Thursday, January 25, 2007

 

Vision 1930

While reading this post from Bear Meat about the futility of Baylor sports, I was reminded of the brilliance of some of our Baylor fore-Bears. [or forebearers, whatever] Much as we now celebrate the amazing Baylor Vision 2012, many years ago Baylor President Samuel Palmer Brooks ginned up the even more amazing Vision 1930, which contained the following initiatives:

Imperative 1. Baylor’s Administration and Students Must Seek Out and Kill The Leaders of Texas A & M University. Baylor will seek to maintain a culture that emphasizes vengeance against those who sully our honor, especially those who do so from Texas A & M University. Believing fully in the Christian concept of a just war, we are assured God will aid us in this fight.

Imperative 2. Create a Campus Both More Conducive to Learning and Less Vulnerable to Attack. The heart of the Baylor experience rests in the communion of ideas, not in fending off Huns or aggrieved feral bears which now roam the campus. Whether by moat, fortified redoubts, or by a series of pillboxes, the security perimeter of the campus must be improved.

Imperative C. Attract and Support a More Attractive Student Body. In order to thrive in a competitive environment, Baylor must have more attractive students, and many fewer grossly overweight students such as fatty Phyllis Smith Bajus of Abilene. If possible, Baylor scientists should develop a way for female students’ busts to be artificially and permanently enlarged, so as to preserve modesty and increase attractiveness. If necessary, female students should be told that they are too fat (save for the bust region), even if this is not strictly true.

Imperative 4. Initiate Mediocre Academic Programs in Selected Areas. To further the goals of the fair-to-middling students who compose the Baylor student body, additional so-so programs with impressive names should be created. For example, some students, chosen at random, could be placed in the “Super-Smart!” program and given shiny medals and awards, while housed in an on-campus compound replete with its own coat of arms, creed, and tall steeples.

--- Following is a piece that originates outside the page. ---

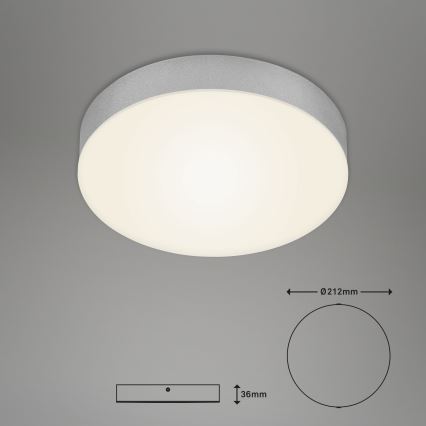 Briloner 7065-014 - Plafonnier LED FLAME LED/16W/230V argent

Imperative 5. Build a Winning Athletic Tradition in All Sports Except Those Involving A Ball. History has taught us that our strengths lie in those sports which wisely avoid the chasing of a ball. Thus, we shall be competitive with the best schools in the nation in the sports of sculling, the winter biathlon, nordic skiing, jumping sports, figure skating, luge, fencing, ice hockey, hunting, and fishing.

Imperative 6. Achieve a $4,000 Endowment. To sustain excellence, Baylor will build an endowment with a corpus of $4,000 by 1930. This shall be achieved by setting up a roadblock on LaSalle Avenue in Waco, and assessing a toll on those traveling between Dallas and Austin.

Imperative 7. Provide Oustanding Statuary. Baylor must strive to achieve that one thing the best schools of this nation share in common: Striking statues in public places. In keeping with the religious mission of the school, no such statuary shall display apparent genitalia.

Imperative 8. Increase Executive Pay. To truly become excellent, Baylor must lead the way for other schools in the area of executive pay. The chief officers, in order to maintain excellencehood, should be paid at least as much as the leaders of Harvard University, the Johnny Torrio organization in Brooklyn, the Westinghouse Corporation, and the United Fruit Company. These peer institutions have already shown the benefits of such appropriate pay scales.


Now, could it be that it is time to revisit the wisdom of Imperative 5 and its suggestion that we "Build a Winning Athletic Tradition in All Sports Except Those Involving A Ball?"

Comments:
If only President Brooks had been able to pass Imperative 9 requiring that the Baylor Athletic Department impelement programs designed to prevent Baylor atheletes from shooting each other and to prevent coaches from being caught on tape accussing the suspect of being a drug dealer. Those short-sided regents wouldn't pass the imperative. And to think, they could have save the university--and a few Baylor Law professors--quite a few headaches.
 
This the best thing I've read today. Much better than any of the studying, that's for sure!
 
I love BearMeat.

Why didn't we ever complete the imperative of destroying A&M? That seems like the most important one there!
 
Osler should I be worried about you?? hahahahaha
 
Prof:

Excellent historical research. We must alert our readership to your post so that they may learn of our noble heritage.